And then you asked me, I think, about resources because one of the problems that educators have, is how do I know? So I might challenge an educator to say, rather than saying to a student, that's an exception, look it up. But where do you look it up? So a place that you can go is actually our Logic of English website. We actually have published all of the phonograms for free, along with the chart. You can listen to them as well as all the spelling rules that we use for free. So you can go there and look those up and see if that helps with applying them to a word. And we are really dedicated as a mission-based organization to making this accessible to everyone. That's why we're publishing those pieces for free, and we want to continue to expand those resources.

GH:

Beautiful. Love that. So they have an online database that they can go to at any time on your website, and they can look up any of those rules. They can look up any of those decoding or spelling if they're not sure.

DE:

Well, and just to be clear, we don't actually at this time have a database ourselves for this, but we do have a list of all the phonograms videos of myself saying the sounds. We have a list of all the spelling rules. And so we have a lot of those resources available.
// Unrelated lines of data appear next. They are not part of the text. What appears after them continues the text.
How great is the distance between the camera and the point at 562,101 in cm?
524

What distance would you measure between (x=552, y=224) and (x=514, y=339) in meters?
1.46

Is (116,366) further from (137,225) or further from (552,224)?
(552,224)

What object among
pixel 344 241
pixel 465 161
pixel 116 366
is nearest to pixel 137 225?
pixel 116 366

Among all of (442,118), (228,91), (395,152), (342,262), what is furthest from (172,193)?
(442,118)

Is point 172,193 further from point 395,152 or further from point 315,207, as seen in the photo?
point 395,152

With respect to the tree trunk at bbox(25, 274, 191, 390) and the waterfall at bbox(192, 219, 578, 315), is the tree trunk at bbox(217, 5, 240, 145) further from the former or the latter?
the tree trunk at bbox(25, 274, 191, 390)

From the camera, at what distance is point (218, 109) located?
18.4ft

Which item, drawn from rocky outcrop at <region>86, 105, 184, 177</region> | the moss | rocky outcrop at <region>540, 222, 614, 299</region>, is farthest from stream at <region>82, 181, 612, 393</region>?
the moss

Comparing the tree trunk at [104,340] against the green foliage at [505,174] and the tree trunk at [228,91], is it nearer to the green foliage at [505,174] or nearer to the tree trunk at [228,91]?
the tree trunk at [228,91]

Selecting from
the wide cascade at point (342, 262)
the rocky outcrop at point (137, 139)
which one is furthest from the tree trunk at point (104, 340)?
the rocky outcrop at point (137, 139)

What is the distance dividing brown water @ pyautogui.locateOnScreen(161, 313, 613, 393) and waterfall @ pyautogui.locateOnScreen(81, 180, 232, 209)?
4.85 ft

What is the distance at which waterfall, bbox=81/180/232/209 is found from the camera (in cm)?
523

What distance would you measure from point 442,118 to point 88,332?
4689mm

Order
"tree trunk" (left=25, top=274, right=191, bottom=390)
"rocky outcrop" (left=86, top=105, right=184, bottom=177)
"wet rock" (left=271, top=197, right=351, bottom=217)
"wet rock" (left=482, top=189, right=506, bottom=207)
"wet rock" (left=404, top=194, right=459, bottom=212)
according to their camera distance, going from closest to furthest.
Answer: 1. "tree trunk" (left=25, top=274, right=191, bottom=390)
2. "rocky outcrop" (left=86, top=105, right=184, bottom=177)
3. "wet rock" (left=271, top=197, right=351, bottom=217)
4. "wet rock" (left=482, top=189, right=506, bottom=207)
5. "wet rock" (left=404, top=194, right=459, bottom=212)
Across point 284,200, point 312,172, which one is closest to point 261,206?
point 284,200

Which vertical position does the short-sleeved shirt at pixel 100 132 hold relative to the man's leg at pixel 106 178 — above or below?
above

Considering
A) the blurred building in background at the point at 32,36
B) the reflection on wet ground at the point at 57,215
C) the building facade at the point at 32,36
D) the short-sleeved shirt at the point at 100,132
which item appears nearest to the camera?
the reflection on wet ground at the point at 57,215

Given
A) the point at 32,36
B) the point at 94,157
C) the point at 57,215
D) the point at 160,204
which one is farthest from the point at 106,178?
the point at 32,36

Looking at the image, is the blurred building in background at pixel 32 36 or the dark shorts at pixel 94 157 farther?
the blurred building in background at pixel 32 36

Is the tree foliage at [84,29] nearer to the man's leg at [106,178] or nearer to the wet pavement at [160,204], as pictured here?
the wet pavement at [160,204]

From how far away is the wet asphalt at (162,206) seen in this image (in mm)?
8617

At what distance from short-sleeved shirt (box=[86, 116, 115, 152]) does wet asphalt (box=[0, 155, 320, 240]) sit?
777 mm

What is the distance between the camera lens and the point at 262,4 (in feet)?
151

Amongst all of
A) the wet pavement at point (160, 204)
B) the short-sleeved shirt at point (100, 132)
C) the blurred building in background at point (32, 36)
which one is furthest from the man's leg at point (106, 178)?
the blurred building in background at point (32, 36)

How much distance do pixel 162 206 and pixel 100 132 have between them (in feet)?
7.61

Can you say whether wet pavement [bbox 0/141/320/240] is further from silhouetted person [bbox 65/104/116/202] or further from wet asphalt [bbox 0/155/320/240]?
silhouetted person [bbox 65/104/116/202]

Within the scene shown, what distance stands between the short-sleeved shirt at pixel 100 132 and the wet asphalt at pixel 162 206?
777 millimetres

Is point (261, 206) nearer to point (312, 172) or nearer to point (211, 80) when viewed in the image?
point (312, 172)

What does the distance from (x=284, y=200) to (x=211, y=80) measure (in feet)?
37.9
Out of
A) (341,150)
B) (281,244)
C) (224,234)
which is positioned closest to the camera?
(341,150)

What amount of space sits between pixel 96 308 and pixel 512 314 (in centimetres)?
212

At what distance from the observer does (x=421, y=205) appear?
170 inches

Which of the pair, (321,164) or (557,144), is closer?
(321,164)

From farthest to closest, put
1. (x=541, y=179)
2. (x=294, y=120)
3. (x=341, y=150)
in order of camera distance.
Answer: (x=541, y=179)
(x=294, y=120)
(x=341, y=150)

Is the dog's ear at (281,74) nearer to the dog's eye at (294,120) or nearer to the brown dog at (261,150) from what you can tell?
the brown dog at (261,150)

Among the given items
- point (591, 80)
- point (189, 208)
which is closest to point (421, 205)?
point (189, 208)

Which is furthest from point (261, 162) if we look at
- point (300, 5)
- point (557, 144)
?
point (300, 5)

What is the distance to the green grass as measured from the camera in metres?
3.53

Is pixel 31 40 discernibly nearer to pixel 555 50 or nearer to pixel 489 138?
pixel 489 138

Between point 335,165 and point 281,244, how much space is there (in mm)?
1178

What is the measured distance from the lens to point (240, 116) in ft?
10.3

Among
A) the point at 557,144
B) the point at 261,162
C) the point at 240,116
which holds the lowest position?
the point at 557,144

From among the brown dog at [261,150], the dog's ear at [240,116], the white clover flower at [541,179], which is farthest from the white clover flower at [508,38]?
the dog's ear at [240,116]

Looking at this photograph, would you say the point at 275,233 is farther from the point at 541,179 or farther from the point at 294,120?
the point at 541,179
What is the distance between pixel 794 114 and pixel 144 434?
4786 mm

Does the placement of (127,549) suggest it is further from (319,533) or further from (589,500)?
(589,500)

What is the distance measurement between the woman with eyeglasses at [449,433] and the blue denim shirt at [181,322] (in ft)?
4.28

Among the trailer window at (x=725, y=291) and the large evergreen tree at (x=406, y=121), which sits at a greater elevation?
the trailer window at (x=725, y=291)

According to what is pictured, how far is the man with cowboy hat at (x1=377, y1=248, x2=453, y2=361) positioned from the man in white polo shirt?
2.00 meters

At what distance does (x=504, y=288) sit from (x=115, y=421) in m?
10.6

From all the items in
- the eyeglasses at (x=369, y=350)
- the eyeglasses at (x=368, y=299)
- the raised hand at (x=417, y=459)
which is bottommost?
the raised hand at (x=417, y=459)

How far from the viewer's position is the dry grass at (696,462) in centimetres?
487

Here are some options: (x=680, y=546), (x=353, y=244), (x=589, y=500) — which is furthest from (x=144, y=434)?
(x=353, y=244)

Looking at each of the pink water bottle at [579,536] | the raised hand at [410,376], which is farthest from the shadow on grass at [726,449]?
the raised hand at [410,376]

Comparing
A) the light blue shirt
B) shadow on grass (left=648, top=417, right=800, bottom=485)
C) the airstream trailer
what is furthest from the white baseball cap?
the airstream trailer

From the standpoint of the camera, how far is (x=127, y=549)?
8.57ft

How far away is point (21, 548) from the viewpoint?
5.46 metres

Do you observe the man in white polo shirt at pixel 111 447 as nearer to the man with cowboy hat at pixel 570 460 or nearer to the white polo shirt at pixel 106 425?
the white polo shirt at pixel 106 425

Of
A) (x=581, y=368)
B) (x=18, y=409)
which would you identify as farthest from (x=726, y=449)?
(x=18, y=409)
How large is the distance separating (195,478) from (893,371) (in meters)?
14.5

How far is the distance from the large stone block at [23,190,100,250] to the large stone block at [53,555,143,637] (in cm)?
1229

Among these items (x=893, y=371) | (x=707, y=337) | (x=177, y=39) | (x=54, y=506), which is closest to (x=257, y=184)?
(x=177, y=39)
So you can read the book Uncovering the Logic of English, or you can also go to our website and then you can also hear them there. So as you're helping kids sound out words, you could go and go, wait a minute, does this really say this sound? Oh yes, it does. That's one of the sounds. Maybe it's not exception.

GH:

That's great. And yeah, when I was reading the book, I'm going to hold onto this, this is not just an informational book and it's not something just to inform. I mean, it's a resource that they can open up and say, okay, here's the list. Because you have so many lists in there. So I think that's great.

DE:

One other resource we have is the book Sounding Out the Sight Words. And in that book we describe how to decode all of the Dolch words. So if a teachers being asked to teach these high frequency words by rote, you could look up, there's a way to look them up in the back and go to that page and know exactly how to decode that word.

GH:

Right. Perfect. Sounds great. Yeah. And I do love your book. It's written as though anybody can read it. It's not this huge book that no one can understand. Your everyday person can read it and understand it. Talking about teaching in the classroom, how can teachers teach it? Is there a sequence that you would recommend that you think is best for teaching all the phonograms and 31 spelling rules to students? Are there certain rules that are better suited for certain grade or age levels?

DE:

Sure. Great question. So first of all, I always start with the A through Z phonograms, and then I make sure I teach all the sounds. For example, A says ah, ay, a. C says ck, s. So what I would say to you, if you're a teacher in a classroom today and you're not using one of the Logic of English curriculums, go ahead and follow the sequence your curriculum is introducing them. However, go to our website and look, is the curriculum you're teaching teaching all the sounds? And if not, just add in the extra sounds. Those extra sounds are there for a reason to, prevent exceptions. And then as your students are decoding, you'll be able to go, oh, look at that. It actually says the zz the sound in this word, or et cetera.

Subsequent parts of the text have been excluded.